§ Texto base
● ● ●

Eu não sou somente a vida; sou também a morte, e tu estás prestes a devolver-me o que te emprestei. Grande lascivo, espera-te a voluptuosidade do nada.
Aquela cousa que ali está, atirada sobre a cama, entre cochichos tristes, é o corpo
morto de Machado de Assis. Quatro horas da madrugada. Vem das árvores do Cosme Velho um cheiro de seiva. Os galos vão cantar.
Alguns dias antes, enquanto o velho Joaquim Maria murchava entre os lençóis,suando as últimas forças, o professor Dumas, na Associação dos Empregados no Comércio, discorria subtilmente sobre a psicologia dos moribundos. Citava exemplos colhidos – se é possível dizer assim – ao vivo. E esqueceu-se de apanhar o ensejo no entrevistando esse grande técnico especializado, o pai de Brás Cubas, que já então
demandava a trote largo os subúrbios da morte.
O professor Dumas amontoava os casos, debatia, comentava, criticava. Segundo o professor Egger, por exemplo, a idéia da morte, quando se apresenta ao espírito como próxima, acorda, em virtude de uma associação natural, o "eu vivo", isto é, a idéia colorida e presente da vida que levou o eu. Não tendo tempo de formular as suas reminiscências em noções abstratas, o pensamento lógico fica como que paralisado, e é o eu memorial que surge sob a forma de imagens e grandes quadros que resumem a vida
inteira. Brière de Boismont referiu o exemplo célebre de um matemático, grande jogador de cartas, que parecia ter perdido toda consciência, quando um amigo lhe anunciou ao ouvido uma jogada, e que respondeu: "quinta, quatorze e o ponto".

● ● ●

§ Dados de entrada

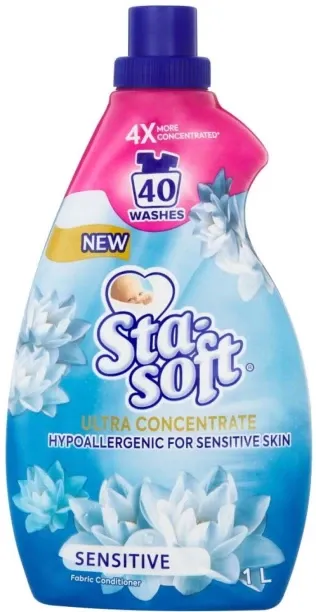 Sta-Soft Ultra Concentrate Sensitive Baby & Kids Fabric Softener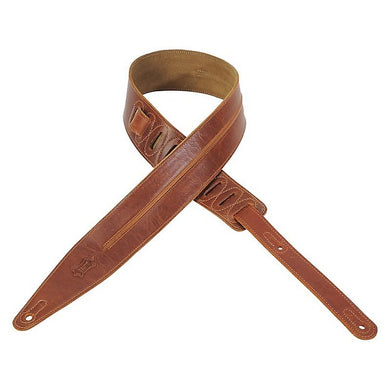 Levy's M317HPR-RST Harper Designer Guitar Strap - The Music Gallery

● ● ●

§ Enunciado
No texto base, o que respondeu o matemático citado por Brière de Boismont quando um amigo lhe anunciou uma jogada ao ouvido? Este material provém de uma fonte diferente da do texto base.

§ Resposta
Ele respondeu: "quinta, quatorze e o ponto".